Every assault upon truth must bring mockery and death upon the assailants. Elijah mocked the prophets on Carmel and slew them at Kishon. Such is the inevitable fate of the Lord's enemies! It is right to address mocking challenges to the teachers of false doctrine, and it is right to slay them; not to slay them with the sword, but with argument, with consistency, with the zeal of inextinguishable consecration, with faith that cannot be impaired by the most insidious or the most rampant scepticism. It is the eternal necessity of things that men who oppose themselves to truth must either repent or perish.
The appeal comes to us with overwhelming force today. How long halt ye between two opinions? It cannot be that there is the slightest doubt as to the truth of Christianity. It cannot be that the understanding is in darkness. It cannot be that the argument is incomplete. It cannot be for want of open and positive and triumphant proof. It can only be because we love wickedness, and roll under our tongues the iniquity which intoxicates the senses and damns the soul.
Selected Note
The Exact Site of the Carmel Contest. Van de Velde gives a vivid delineation of the precise locality. He was, it is believed, the first traveller who identified the site of the "Burning."
"One can scarcely imagine a spot better adapted for the thousands of Israel to have stood drawn up on than the gentle slopes around. The rock shoots up in an almost perpendicular wall of more than two hundred feet in height on the side of the vale of Esdrelon. On this side, therefore, there was no room for the gazing multitude, but, on the other hand, this wall made it visible over the whole plain, and from all the surrounding heights, so that even those left behind, and who had not ascended Carmel, would still have been able to witness, at no great distance, the fire from heaven that descended on the altar.... Here we were certain the place must have been, for it is the only point of all Carmel where Elijah could have been so close to the brook Kishon as to take down thither the priests of Baal and slay them, return again to the mountain and pray for rain, all in the short space of the same afternoon.
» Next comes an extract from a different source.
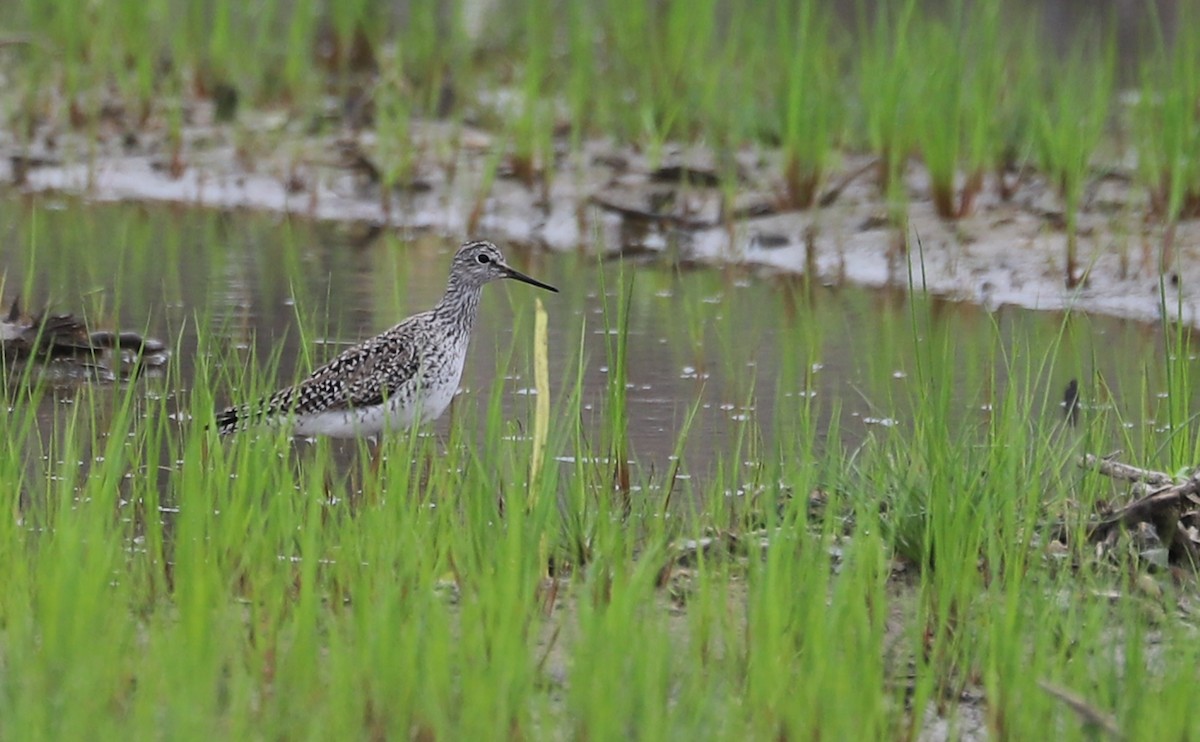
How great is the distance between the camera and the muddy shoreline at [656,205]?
30.4 feet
Nowhere does the Kishon run so close to Mount Carmel as just beneath El-Mohhraka (the place of the Burning).... Two hundred and fifty feet beneath the altar plateau is a vaulted and very abundant fountain. In such springs the water remains always cool, under the shade of a vaulted roof, and with no hot atmosphere to evaporate it. While all other fountains were dried up, I can well understand that there might have been found here that superabundance of water which Elijah poured so profusely over the altar."